Published on January 6, 2010 at 11:41 PM · No Comments

CytRx Corporation (NASDAQ:CYTR), a biopharmaceutical company, today announced that the Tumor Biology Center, Freiburg, Germany, plans to initiate a Phase 2 clinical trial with CytRx’s doxorubicin prodrug INNO-206 as a treatment for patients with advanced pancreatic cancer. CytRx, which holds the exclusive worldwide rights to INNO-206, will supply INNO-206 for the clinical trial. CytRx previously announced plans to initiate Phase 2 clinical trials with INNO-206 in patients with advanced soft tissue sarcomas and advanced gastric cancer.
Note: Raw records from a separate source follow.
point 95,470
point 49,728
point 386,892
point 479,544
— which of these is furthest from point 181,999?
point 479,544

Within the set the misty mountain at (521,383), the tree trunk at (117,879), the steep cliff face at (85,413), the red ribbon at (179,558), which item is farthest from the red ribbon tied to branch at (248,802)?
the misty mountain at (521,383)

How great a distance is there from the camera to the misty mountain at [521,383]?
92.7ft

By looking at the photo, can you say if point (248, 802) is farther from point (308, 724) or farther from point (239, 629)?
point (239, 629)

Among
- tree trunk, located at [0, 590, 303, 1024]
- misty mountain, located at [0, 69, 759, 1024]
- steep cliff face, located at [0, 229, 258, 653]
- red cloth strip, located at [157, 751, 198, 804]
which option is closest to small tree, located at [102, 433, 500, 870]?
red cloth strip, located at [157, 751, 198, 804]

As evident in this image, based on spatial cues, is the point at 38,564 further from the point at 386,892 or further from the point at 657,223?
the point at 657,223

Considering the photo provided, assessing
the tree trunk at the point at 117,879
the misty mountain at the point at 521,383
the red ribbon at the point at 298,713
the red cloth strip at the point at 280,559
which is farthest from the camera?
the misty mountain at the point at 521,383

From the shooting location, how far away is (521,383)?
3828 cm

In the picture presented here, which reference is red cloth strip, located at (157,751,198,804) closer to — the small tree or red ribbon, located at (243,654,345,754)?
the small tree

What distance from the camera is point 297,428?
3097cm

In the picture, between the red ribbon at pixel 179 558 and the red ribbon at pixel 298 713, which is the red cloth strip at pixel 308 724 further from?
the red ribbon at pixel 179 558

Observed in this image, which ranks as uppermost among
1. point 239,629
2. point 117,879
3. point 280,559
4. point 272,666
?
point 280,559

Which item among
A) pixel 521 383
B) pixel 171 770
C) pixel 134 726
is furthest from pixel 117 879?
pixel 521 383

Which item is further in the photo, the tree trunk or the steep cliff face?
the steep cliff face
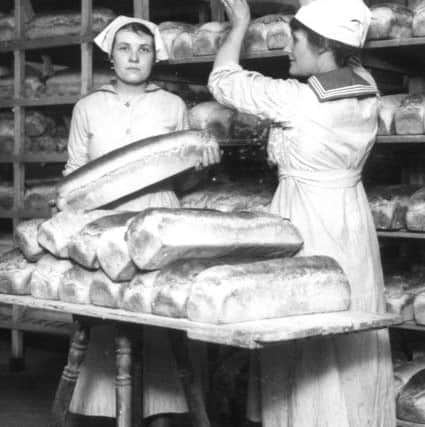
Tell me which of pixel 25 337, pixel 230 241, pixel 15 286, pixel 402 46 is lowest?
pixel 25 337

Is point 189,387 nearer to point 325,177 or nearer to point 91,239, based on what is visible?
point 91,239

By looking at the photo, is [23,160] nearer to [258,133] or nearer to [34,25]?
[34,25]

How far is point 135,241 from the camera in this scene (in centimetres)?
255

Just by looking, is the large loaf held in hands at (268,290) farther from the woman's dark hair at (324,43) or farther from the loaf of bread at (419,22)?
the loaf of bread at (419,22)

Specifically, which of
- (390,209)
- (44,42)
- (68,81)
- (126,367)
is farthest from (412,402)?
(44,42)

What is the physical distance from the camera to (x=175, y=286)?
249cm

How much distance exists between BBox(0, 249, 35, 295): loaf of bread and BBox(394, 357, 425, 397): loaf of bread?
63.8 inches

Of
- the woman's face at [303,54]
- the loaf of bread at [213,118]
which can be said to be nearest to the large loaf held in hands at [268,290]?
the woman's face at [303,54]

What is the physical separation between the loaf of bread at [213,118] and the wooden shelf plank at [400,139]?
73 centimetres

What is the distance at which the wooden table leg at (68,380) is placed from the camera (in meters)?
2.99

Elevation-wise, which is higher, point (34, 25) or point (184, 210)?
point (34, 25)

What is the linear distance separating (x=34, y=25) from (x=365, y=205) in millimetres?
2768

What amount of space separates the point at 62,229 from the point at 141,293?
1.39ft

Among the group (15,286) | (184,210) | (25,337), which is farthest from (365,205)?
(25,337)
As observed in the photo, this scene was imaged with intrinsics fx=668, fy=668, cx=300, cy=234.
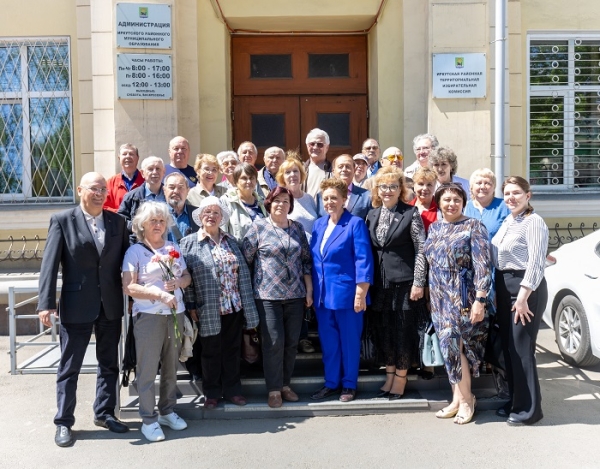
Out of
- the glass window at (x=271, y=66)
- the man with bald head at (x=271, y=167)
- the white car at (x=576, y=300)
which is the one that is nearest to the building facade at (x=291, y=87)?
the glass window at (x=271, y=66)

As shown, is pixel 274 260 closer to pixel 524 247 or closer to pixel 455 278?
pixel 455 278

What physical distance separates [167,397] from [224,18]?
491 cm

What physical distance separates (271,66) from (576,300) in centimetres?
457

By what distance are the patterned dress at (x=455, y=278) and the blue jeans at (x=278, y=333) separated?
3.29ft

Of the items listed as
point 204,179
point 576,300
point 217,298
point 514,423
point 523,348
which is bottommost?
point 514,423

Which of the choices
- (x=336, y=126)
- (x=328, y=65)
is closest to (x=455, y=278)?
(x=336, y=126)

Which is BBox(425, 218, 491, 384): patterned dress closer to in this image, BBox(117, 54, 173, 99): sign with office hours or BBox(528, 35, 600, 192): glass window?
BBox(117, 54, 173, 99): sign with office hours

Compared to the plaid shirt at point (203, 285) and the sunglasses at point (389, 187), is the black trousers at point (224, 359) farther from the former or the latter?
the sunglasses at point (389, 187)

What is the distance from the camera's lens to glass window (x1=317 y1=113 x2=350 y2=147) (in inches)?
332

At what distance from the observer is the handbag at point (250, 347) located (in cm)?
521

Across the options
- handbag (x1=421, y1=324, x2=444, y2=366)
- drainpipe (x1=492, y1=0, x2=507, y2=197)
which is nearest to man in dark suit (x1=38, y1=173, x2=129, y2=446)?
handbag (x1=421, y1=324, x2=444, y2=366)

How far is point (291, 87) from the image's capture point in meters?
8.38

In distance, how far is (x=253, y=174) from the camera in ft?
17.0

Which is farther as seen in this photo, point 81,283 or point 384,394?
point 384,394
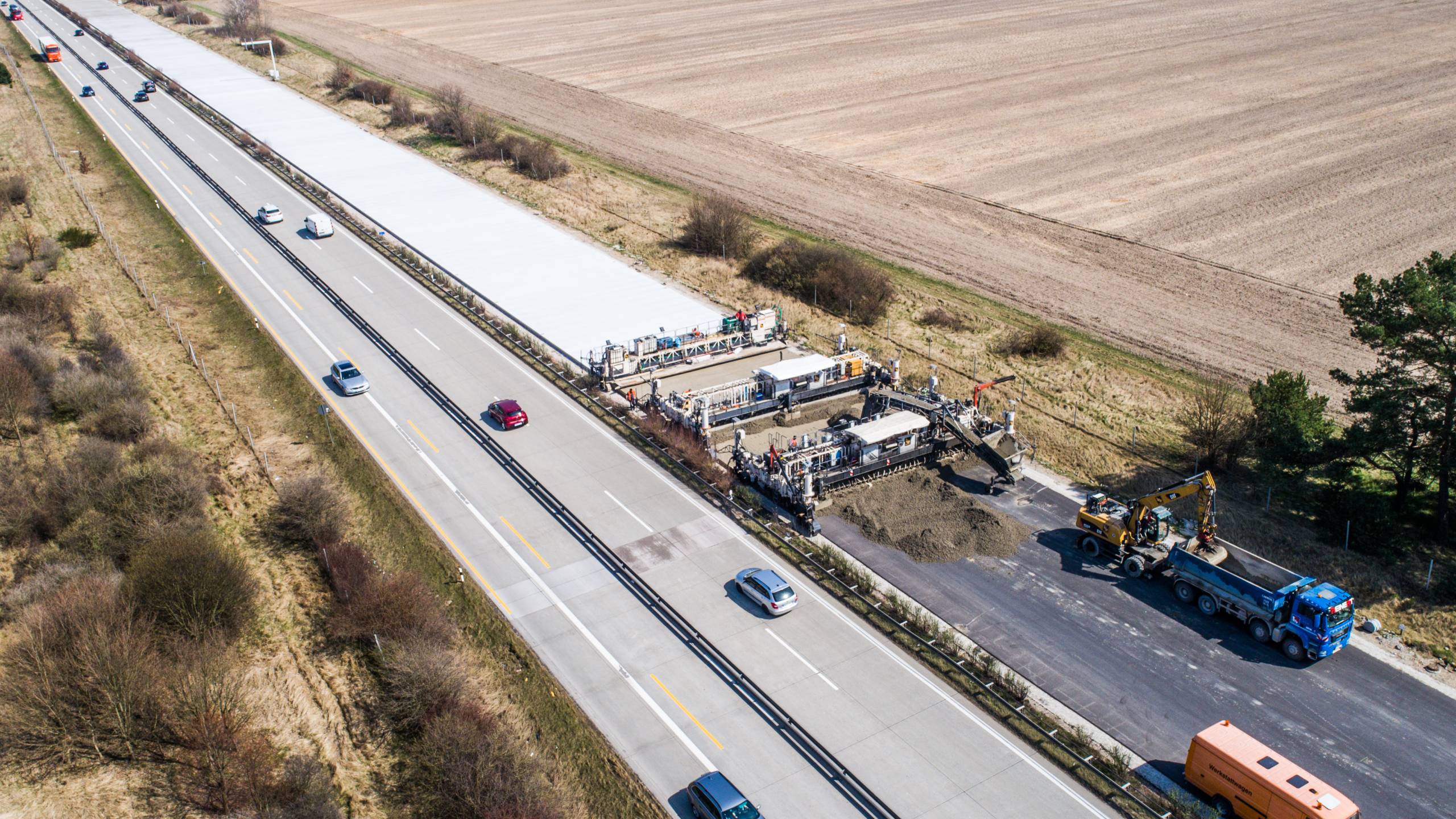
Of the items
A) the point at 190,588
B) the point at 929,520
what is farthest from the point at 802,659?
the point at 190,588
“We are excited about INNO-206 for advanced pancreatic cancer and believe it could become a breakthrough drug not only for the treatment of advanced pancreatic cancer, but also for other solid tumors.”

Prof. Dr. Clemens Unger, Medical Director, Clinic for Medical Oncology at the Tumor Biology Center, said, “We are excited about INNO-206 for advanced pancreatic cancer and believe it could become a breakthrough drug not only for the treatment of advanced pancreatic cancer, but also for other solid tumors.”

The open-label, prospective, multicenter, single-arm Phase 2 clinical trial will enroll up to 15 adult patients with metastatic or inoperative (unresectable ductal) pancreatic cancer who have not been previously treated or have failed gemcitabine therapy, the current chemotherapy standard of care for this cancer. Trial patients will be treated with intravenously administered INNO-206 once every three weeks for up to six cycles. Trial patients will be evaluated for overall survival, cancer progression-free survival and objective overall response rates using the Response Evaluation Criteria in Solid Tumors (RECIST) international standard.

Worldwide, pancreatic cancer is the eighth leading cause of cancer death, and it ranks thirteenth in cancer incidence. In the U.S., pancreatic cancer is the fourth leading cause of cancer mortality. The National Cancer Institute estimates that in 2009 more than 42,000 new cases of pancreatic cancer were reported with deaths due to this cancer exceeding 35,000. The median survival for patients with pancreatic cancer is typically four to six months, with a one-year survival rate of 24% and five-year survival rate of approximately 5%.